■ **Set problem**: How many lines in the items below contain the word "farthest"? Give only the number.

■ **Raw data**:
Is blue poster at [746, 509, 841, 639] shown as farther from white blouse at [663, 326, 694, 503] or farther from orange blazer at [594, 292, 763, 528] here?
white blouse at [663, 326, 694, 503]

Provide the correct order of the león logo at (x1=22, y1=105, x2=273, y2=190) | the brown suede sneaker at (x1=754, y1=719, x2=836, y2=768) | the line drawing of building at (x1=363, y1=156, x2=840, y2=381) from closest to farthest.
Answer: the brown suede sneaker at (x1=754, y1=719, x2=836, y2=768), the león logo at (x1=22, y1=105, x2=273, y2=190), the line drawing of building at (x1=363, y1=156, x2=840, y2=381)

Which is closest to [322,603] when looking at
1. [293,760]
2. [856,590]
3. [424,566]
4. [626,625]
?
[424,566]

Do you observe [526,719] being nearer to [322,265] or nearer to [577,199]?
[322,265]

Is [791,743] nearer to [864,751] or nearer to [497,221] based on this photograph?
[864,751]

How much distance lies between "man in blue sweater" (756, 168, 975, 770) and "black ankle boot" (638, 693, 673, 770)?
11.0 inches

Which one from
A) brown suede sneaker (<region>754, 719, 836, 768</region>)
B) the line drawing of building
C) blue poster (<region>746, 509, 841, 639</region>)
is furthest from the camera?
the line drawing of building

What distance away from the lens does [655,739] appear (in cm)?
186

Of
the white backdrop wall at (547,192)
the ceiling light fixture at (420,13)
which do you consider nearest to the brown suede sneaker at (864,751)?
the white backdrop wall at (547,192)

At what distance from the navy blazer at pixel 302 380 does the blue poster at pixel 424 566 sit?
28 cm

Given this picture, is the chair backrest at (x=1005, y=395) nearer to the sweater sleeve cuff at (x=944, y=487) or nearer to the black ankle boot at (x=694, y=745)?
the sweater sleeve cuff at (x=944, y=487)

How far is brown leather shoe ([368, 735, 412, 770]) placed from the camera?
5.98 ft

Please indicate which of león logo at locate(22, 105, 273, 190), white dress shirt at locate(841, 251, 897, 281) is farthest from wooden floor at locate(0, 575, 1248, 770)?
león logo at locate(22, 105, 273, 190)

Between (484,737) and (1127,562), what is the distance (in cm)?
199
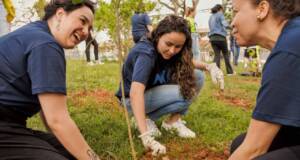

■ **Final result**: 2